Input:

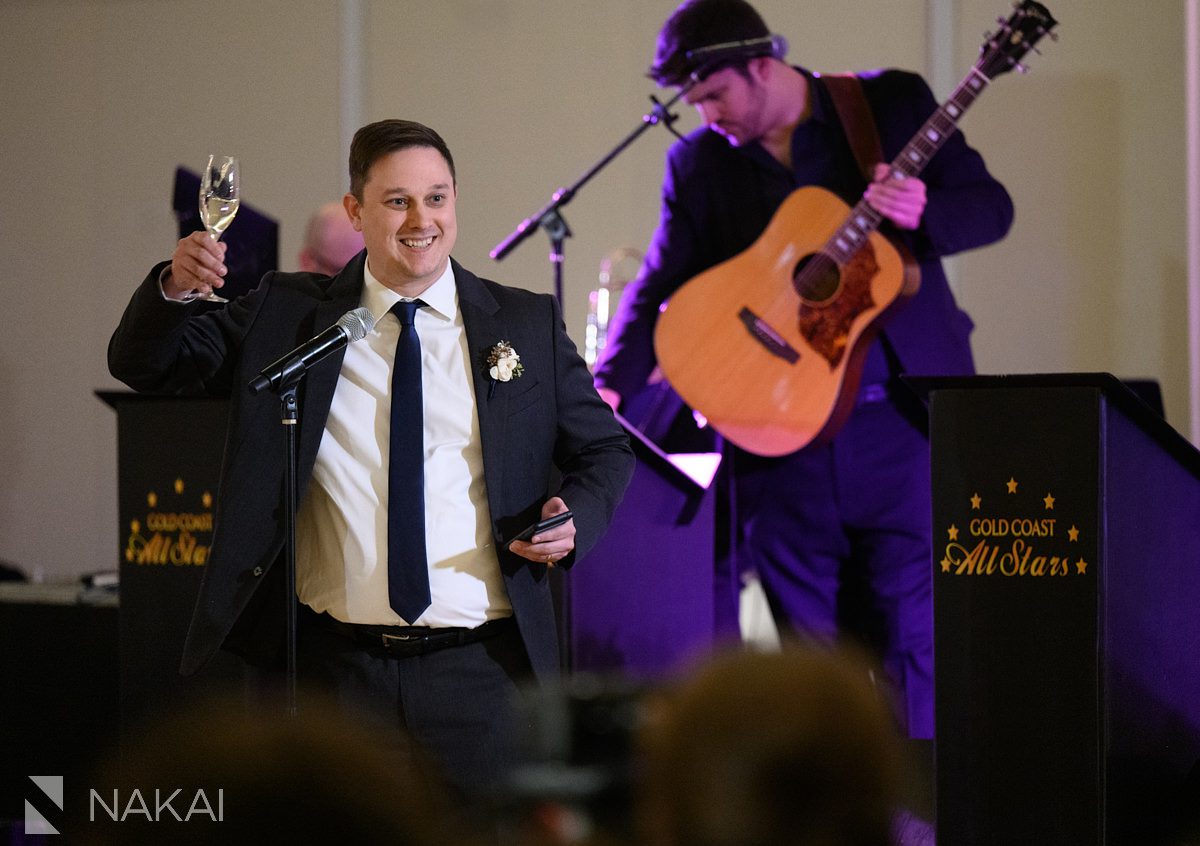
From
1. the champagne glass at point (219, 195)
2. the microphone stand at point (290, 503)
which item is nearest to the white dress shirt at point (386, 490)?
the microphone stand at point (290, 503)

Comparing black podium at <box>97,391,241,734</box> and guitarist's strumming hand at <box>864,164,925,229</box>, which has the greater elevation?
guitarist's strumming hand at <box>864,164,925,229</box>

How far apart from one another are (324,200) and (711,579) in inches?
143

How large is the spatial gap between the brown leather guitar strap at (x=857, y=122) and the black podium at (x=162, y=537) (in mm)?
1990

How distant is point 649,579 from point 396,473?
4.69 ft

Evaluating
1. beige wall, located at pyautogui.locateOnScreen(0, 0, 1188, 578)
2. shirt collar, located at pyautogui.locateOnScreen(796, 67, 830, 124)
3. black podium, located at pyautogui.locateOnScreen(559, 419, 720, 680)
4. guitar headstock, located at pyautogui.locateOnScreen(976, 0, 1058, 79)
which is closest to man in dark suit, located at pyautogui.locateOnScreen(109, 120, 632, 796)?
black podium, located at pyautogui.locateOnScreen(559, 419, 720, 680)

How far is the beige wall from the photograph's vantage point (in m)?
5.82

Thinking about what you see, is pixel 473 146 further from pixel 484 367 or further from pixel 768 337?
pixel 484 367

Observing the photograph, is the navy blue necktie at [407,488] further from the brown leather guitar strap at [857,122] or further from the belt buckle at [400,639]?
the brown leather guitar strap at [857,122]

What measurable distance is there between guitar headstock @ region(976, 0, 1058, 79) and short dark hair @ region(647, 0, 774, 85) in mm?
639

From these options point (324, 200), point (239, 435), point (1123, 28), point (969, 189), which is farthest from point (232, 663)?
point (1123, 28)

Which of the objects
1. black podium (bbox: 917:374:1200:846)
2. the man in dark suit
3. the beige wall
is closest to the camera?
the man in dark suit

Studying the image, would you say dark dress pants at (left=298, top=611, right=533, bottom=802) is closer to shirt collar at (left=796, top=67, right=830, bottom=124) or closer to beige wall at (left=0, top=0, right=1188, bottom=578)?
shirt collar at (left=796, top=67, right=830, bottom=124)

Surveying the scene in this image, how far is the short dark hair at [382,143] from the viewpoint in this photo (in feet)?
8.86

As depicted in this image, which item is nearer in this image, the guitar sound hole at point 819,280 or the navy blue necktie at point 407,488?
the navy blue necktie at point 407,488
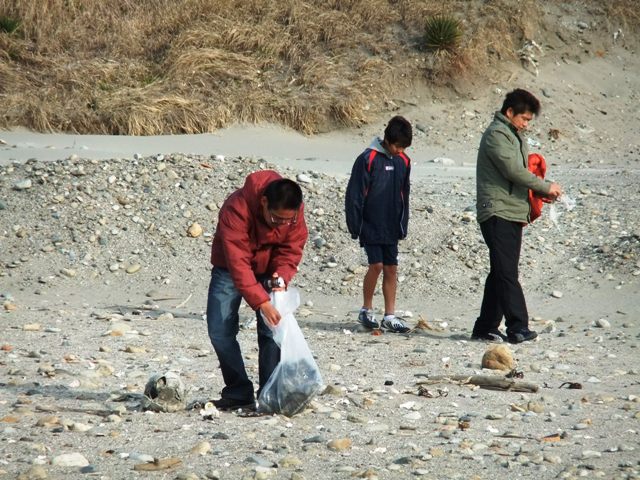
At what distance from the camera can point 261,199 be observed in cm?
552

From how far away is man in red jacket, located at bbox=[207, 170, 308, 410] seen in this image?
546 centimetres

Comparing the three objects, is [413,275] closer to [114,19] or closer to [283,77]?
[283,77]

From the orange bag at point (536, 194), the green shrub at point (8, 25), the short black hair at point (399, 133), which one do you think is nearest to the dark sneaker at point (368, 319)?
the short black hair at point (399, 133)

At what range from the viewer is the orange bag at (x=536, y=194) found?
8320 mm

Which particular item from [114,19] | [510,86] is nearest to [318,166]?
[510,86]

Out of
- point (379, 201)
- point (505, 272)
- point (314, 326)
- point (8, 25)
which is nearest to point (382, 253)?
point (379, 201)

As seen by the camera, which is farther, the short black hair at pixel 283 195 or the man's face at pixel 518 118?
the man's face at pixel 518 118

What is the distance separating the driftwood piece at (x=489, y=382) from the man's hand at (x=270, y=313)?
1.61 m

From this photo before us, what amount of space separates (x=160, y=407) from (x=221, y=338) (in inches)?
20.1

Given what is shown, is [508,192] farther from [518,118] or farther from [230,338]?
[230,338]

Instructions for the task:
Copy everything from the line containing "As seen by the" down to the end of the entries, word for word.

Finished exercise:
As seen by the camera, which is farther, the short black hair at pixel 283 195 or the man's face at pixel 518 118?
the man's face at pixel 518 118

What is the distance separating the driftwood piece at (x=489, y=382) from the man's hand at (x=270, y=313)?
1.61 m

From this photo before us, what amount of space separates (x=160, y=407) from (x=221, y=338) (in inches)?
20.1

Given what is shown, is [508,192] farther from [518,118] or farther from [230,338]?
[230,338]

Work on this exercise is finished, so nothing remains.